■ What is being asked:
Count the lines in the items below that contain the word "above", and reply with that number alone.

■ Provided records:
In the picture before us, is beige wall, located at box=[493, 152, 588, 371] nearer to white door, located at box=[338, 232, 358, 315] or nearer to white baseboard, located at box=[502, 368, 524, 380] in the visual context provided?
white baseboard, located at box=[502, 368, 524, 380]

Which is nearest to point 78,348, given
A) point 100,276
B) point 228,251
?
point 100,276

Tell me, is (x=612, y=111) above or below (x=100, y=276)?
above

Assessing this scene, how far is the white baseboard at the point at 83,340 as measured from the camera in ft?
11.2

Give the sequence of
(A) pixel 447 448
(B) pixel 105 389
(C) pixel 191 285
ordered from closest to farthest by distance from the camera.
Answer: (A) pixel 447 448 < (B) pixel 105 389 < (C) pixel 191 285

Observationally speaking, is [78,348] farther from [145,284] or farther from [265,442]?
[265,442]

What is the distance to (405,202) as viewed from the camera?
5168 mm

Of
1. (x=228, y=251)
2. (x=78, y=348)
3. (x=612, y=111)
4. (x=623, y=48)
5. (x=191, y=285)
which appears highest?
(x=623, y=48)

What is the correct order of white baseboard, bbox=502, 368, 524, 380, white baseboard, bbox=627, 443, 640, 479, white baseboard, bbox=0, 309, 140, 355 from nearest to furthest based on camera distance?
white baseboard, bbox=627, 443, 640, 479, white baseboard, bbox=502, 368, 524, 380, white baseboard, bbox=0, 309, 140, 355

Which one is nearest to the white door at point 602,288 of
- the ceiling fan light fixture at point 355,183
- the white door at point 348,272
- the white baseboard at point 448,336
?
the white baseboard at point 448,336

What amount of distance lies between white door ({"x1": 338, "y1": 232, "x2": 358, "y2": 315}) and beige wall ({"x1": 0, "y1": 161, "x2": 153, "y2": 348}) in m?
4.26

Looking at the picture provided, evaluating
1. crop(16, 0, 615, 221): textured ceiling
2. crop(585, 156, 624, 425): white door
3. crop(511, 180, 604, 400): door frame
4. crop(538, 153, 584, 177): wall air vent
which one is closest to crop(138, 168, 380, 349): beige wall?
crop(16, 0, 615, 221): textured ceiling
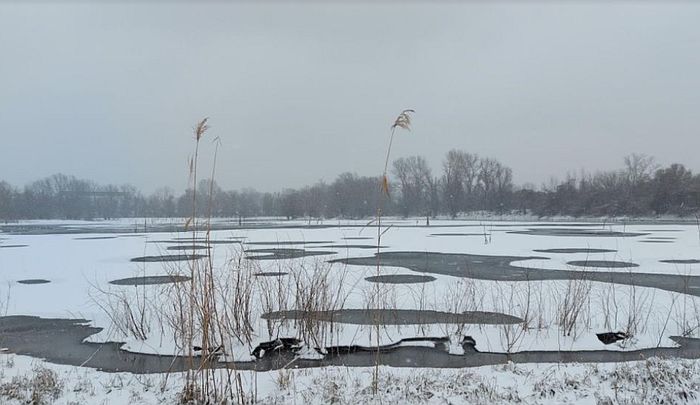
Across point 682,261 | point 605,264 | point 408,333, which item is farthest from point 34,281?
point 682,261

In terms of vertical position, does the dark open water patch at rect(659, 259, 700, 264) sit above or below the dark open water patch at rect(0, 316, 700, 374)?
above

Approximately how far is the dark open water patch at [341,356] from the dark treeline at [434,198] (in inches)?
2676

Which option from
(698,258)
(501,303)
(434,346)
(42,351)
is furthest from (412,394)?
(698,258)

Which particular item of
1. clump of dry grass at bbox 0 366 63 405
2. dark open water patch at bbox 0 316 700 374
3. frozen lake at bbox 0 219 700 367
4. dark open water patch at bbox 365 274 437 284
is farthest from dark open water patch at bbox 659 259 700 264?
clump of dry grass at bbox 0 366 63 405

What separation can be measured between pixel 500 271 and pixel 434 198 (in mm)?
102467

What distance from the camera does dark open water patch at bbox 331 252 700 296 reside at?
45.2ft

■ Task solution:
4